● WHAT YOU WILL DO
From the town judge problem text, reproduce word for word the part that begins at the words "Prerequisites" and stops after the words "sets and counting.".

::: SOURCE PASSAGE :::

Difficulty: Easy Source: NeetCode

Problem

In a town, there are n people labeled from 1 to n. There is a rumor that one of these people is secretly the town judge.

If the town judge exists, then:

  1. The town judge trusts nobody.
  2. Everybody else (except possibly the judge) trusts the town judge.
  3. There is exactly one person who satisfies properties 1 and 2.

You are given an array trust where trust[i] = [a, b] means person a trusts person b. Return the label of the town judge if the town judge exists and can be identified, or return -1 otherwise.

Example 1: Input: trust = [[1,3],[2,3]], n = 3 Output: 3

Example 2: Input: trust = [[1,3],[2,3],[3,1]], n = 3 Output: -1

Example 3: Input: trust = [[1,2]], n = 2 Output: 2

Constraints:

  • 1 <= n <= 1000
  • 0 <= trust.length <= 10^4
  • trust[i].length == 2
  • All the pairs in trust are unique
  • a != b

Prerequisites

Before attempting this problem, you should be comfortable with:

  • Graph in-degree / out-degree — counting how many edges point into or out of a node
  • Hash Maps / Arrays — tracking counts per person

1. Brute Force

Intuition

For each person, check two things: do they trust anyone (out-degree > 0)? And is trusted by everyone else (in-degree == n-1)? The judge is the person with out-degree 0 and in-degree n-1. We can gather this by building the full trust sets and counting.

::: SOURCE MATERIAL :::

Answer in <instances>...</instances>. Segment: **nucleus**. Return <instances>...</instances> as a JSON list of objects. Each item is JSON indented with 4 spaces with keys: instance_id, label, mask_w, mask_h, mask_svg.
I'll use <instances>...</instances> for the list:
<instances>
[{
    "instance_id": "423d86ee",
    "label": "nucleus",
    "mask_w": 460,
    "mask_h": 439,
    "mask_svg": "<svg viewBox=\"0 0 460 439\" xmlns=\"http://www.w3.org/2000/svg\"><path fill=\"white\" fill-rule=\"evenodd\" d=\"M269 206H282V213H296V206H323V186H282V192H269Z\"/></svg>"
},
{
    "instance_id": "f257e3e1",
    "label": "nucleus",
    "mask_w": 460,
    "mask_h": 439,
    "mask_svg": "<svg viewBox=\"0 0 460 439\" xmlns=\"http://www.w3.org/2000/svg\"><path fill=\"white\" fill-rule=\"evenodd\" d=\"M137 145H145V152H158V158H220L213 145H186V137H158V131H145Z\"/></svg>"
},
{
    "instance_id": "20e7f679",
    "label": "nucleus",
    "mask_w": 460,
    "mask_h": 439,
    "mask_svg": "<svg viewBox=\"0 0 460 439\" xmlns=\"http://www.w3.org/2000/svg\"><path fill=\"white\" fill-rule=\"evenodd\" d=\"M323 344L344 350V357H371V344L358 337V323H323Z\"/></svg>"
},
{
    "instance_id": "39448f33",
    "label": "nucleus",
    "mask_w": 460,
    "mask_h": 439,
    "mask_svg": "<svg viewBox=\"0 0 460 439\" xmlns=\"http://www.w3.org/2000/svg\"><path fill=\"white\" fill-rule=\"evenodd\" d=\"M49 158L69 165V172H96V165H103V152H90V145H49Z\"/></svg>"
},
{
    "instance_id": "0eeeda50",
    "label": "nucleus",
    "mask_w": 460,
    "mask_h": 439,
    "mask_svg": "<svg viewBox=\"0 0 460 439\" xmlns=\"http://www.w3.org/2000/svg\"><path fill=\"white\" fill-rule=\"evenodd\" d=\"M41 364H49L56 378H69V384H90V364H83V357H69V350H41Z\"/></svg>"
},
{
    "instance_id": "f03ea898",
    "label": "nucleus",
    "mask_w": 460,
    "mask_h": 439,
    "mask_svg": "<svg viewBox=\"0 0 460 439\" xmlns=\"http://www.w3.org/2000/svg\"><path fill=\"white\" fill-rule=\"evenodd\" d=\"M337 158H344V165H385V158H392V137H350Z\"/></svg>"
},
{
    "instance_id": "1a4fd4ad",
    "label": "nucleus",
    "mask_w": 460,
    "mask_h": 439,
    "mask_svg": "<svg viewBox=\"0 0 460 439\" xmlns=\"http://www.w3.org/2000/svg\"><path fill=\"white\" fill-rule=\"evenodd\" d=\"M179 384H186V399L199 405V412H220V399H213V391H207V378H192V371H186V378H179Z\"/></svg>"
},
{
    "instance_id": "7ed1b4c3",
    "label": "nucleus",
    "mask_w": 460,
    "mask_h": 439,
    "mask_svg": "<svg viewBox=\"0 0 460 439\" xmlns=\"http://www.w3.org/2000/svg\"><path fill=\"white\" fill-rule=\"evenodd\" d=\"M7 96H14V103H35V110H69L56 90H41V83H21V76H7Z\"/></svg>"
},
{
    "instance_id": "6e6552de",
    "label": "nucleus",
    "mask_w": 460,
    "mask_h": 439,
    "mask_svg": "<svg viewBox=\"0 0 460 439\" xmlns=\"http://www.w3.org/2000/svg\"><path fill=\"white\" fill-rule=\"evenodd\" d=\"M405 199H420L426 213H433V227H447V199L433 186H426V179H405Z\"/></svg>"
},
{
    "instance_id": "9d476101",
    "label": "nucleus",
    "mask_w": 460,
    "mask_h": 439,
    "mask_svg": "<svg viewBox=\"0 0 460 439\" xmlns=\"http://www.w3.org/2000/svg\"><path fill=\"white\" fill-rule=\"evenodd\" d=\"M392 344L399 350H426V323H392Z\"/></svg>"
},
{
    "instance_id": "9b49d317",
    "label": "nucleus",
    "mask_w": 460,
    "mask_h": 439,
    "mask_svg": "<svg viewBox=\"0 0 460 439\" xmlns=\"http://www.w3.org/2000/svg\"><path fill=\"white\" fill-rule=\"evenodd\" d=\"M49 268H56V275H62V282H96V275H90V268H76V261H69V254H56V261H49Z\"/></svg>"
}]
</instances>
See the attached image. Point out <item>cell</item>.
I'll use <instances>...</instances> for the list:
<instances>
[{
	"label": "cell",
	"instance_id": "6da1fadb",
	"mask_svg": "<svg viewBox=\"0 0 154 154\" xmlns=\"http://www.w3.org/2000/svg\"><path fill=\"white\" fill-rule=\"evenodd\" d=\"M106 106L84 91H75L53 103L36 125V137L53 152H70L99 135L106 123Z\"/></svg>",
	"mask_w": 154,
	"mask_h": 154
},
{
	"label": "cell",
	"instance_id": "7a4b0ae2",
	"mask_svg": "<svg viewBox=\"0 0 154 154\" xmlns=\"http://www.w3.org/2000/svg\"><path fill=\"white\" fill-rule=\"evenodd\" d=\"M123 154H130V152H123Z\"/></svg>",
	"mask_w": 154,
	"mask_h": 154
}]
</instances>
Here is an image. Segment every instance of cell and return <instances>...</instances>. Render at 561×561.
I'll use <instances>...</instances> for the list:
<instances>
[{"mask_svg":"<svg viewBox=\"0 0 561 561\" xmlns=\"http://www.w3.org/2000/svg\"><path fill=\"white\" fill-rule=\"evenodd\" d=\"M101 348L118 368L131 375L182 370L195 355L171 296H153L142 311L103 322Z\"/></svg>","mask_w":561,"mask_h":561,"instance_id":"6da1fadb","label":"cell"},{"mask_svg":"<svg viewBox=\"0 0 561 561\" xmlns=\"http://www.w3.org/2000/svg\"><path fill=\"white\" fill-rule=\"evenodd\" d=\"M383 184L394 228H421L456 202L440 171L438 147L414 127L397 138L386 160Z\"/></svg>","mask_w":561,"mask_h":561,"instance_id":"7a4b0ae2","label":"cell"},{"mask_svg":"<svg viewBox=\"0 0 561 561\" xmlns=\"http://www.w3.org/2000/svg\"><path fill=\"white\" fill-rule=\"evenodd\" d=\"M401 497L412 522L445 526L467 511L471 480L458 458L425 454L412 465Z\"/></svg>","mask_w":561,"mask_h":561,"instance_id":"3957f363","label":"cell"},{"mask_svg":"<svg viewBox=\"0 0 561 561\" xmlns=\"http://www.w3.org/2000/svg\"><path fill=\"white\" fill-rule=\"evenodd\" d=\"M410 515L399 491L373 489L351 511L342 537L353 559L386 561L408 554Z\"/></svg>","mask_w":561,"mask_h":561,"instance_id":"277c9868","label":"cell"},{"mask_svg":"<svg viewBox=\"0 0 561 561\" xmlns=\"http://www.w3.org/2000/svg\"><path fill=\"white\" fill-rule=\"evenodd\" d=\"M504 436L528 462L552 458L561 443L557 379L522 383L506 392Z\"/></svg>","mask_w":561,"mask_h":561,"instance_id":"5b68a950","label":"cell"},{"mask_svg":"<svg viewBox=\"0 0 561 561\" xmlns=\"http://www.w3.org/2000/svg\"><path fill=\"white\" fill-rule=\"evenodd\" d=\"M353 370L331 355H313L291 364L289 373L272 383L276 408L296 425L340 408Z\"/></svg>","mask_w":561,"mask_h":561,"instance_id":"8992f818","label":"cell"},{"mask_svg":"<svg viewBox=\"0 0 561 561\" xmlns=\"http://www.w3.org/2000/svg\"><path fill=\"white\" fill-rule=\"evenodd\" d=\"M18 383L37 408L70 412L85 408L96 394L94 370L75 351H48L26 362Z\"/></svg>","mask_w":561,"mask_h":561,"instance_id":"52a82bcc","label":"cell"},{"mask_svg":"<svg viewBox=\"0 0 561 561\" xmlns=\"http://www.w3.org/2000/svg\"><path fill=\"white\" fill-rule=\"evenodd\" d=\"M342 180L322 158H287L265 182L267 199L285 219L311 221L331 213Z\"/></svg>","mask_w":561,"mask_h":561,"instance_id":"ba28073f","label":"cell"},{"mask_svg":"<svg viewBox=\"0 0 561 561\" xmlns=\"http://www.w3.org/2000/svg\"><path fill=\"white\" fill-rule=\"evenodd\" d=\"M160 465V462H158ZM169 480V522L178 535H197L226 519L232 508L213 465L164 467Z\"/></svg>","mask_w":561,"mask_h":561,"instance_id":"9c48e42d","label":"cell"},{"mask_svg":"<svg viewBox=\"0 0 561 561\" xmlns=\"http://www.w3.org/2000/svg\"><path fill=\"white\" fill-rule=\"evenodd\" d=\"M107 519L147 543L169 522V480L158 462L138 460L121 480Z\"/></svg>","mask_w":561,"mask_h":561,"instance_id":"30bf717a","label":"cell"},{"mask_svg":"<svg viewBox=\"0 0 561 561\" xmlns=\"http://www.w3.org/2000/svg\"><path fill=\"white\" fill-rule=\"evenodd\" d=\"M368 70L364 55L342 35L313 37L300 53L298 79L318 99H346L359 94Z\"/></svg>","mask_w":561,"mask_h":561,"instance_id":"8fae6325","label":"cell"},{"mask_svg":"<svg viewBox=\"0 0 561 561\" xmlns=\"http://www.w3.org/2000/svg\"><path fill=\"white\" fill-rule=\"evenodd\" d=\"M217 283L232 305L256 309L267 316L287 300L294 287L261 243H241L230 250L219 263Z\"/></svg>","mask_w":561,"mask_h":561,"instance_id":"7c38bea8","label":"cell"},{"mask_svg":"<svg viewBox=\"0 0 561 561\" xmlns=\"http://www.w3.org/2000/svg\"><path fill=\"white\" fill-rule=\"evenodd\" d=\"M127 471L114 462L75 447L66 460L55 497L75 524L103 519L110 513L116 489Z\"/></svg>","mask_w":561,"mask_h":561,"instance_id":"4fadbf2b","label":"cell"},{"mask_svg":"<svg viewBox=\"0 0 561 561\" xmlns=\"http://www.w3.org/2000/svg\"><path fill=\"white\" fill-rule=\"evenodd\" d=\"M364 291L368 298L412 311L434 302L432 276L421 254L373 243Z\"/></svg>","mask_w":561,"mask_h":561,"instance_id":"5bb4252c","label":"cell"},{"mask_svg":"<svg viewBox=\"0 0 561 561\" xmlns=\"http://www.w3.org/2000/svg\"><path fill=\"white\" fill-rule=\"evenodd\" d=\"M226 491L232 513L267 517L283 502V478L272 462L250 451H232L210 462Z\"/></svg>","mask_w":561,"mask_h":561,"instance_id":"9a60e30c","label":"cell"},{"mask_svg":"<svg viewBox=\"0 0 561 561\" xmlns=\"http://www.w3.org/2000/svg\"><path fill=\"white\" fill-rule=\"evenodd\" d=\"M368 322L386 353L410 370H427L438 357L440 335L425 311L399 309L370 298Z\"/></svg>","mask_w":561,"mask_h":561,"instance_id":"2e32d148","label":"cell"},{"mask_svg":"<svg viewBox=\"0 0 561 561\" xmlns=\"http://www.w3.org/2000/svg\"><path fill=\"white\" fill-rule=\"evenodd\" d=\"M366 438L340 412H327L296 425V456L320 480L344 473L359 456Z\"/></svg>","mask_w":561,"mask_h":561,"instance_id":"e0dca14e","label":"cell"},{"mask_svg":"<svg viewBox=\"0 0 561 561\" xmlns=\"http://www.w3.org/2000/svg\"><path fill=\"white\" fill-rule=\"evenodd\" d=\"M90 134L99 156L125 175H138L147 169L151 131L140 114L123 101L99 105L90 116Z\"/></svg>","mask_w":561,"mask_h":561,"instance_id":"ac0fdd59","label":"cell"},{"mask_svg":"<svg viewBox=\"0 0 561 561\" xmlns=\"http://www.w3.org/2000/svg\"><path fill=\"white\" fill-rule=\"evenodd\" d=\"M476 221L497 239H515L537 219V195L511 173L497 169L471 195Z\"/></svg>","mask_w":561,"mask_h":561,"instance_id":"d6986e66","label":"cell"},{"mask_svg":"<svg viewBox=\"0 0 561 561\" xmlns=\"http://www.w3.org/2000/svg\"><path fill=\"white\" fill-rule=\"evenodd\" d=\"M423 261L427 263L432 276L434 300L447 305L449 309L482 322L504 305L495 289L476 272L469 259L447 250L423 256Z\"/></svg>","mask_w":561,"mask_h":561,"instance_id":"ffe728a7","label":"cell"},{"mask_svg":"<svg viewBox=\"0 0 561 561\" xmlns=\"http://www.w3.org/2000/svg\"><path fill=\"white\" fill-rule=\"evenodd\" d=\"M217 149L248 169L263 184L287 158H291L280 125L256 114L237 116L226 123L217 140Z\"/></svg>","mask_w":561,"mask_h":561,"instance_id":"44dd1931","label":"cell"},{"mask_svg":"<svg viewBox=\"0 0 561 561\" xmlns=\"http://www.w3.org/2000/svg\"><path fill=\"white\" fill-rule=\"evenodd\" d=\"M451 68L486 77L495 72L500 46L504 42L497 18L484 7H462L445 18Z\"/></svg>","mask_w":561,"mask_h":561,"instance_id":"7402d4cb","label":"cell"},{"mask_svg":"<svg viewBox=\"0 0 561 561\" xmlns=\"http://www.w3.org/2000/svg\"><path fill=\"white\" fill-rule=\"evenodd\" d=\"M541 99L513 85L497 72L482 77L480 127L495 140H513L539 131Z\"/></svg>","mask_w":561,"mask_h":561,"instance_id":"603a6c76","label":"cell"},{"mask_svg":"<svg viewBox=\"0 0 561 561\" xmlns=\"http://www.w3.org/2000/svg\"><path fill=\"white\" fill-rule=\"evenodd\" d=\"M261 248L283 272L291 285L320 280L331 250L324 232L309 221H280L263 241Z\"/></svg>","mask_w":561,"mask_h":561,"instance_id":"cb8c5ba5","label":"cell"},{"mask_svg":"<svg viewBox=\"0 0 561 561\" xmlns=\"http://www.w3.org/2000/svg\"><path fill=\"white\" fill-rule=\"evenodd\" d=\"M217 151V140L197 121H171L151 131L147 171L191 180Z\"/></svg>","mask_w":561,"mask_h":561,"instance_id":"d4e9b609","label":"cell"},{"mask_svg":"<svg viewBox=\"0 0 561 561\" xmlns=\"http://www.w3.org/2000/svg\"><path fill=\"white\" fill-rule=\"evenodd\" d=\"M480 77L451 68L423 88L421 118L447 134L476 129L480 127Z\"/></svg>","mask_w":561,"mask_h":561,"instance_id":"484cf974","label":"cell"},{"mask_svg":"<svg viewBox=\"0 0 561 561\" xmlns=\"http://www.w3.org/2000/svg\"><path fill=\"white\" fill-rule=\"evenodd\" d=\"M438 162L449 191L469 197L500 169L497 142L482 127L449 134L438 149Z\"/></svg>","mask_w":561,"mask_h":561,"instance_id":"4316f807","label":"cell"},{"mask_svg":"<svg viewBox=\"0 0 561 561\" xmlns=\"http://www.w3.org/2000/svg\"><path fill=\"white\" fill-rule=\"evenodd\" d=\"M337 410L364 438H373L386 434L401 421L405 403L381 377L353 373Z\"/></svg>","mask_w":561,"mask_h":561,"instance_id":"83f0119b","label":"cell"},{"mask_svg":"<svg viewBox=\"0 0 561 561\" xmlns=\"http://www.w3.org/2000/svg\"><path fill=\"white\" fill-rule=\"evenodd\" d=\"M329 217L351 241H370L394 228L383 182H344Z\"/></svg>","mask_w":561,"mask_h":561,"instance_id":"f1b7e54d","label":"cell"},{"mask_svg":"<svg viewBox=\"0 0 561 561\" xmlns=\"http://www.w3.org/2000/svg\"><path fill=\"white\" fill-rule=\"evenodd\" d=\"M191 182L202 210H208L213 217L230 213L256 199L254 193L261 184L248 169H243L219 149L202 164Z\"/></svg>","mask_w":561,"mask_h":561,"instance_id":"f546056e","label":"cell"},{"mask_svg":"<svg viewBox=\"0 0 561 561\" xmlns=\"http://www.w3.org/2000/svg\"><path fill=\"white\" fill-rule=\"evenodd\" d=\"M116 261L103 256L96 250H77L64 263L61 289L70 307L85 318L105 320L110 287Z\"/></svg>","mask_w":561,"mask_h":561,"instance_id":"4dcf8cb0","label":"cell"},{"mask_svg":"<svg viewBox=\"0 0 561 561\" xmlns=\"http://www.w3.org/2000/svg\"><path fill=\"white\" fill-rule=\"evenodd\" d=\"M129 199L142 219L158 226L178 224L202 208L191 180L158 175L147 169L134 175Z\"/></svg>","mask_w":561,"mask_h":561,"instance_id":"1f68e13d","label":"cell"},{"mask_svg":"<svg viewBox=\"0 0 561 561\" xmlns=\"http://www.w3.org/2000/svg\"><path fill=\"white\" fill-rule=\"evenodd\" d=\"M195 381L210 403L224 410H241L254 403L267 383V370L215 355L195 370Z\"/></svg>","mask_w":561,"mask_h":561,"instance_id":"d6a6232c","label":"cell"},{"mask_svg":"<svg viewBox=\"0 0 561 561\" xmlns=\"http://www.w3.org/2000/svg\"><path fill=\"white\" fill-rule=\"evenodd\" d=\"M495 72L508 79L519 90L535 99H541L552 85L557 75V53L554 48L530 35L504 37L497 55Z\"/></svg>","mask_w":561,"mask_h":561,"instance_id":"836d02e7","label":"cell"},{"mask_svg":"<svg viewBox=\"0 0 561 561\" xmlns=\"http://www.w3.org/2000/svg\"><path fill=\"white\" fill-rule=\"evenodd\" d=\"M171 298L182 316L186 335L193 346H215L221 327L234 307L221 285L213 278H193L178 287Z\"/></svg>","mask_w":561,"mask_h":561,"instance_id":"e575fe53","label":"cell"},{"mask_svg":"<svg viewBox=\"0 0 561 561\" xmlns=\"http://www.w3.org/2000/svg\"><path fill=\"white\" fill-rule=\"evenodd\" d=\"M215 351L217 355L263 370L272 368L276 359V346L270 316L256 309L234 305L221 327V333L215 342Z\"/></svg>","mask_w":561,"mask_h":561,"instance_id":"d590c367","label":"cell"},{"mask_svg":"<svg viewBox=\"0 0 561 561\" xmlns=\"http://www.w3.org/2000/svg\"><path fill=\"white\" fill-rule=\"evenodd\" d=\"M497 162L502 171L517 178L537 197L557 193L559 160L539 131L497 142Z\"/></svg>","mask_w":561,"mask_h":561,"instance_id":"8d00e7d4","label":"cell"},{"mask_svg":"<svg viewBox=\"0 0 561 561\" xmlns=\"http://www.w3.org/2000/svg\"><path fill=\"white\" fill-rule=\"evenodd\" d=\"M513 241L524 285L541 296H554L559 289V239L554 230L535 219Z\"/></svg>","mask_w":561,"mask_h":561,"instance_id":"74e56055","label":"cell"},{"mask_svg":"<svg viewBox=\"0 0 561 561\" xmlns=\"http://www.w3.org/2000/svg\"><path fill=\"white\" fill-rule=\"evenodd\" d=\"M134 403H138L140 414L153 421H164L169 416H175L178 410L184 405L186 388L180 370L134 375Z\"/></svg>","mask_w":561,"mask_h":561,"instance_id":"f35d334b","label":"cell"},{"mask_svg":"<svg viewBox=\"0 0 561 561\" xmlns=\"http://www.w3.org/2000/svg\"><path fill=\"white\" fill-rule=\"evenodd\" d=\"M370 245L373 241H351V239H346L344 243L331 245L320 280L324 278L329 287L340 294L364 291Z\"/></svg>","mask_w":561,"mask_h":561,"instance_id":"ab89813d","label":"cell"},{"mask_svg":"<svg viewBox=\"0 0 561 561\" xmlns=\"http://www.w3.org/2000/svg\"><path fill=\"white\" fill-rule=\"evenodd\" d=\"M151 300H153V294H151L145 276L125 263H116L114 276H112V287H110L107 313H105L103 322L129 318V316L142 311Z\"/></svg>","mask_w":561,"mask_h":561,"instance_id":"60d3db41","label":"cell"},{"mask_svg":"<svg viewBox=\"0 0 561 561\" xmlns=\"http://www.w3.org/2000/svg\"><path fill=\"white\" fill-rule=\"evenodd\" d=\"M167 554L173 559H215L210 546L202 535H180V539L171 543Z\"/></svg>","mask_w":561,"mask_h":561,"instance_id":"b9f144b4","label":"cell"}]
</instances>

:::

● RESPONSE TO THIS EXERCISE
Prerequisites

Before attempting this problem, you should be comfortable with:

  • Graph in-degree / out-degree — counting how many edges point into or out of a node
  • Hash Maps / Arrays — tracking counts per person

1. Brute Force

Intuition

For each person, check two things: do they trust anyone (out-degree > 0)? And is trusted by everyone else (in-degree == n-1)? The judge is the person with out-degree 0 and in-degree n-1. We can gather this by building the full trust sets and counting.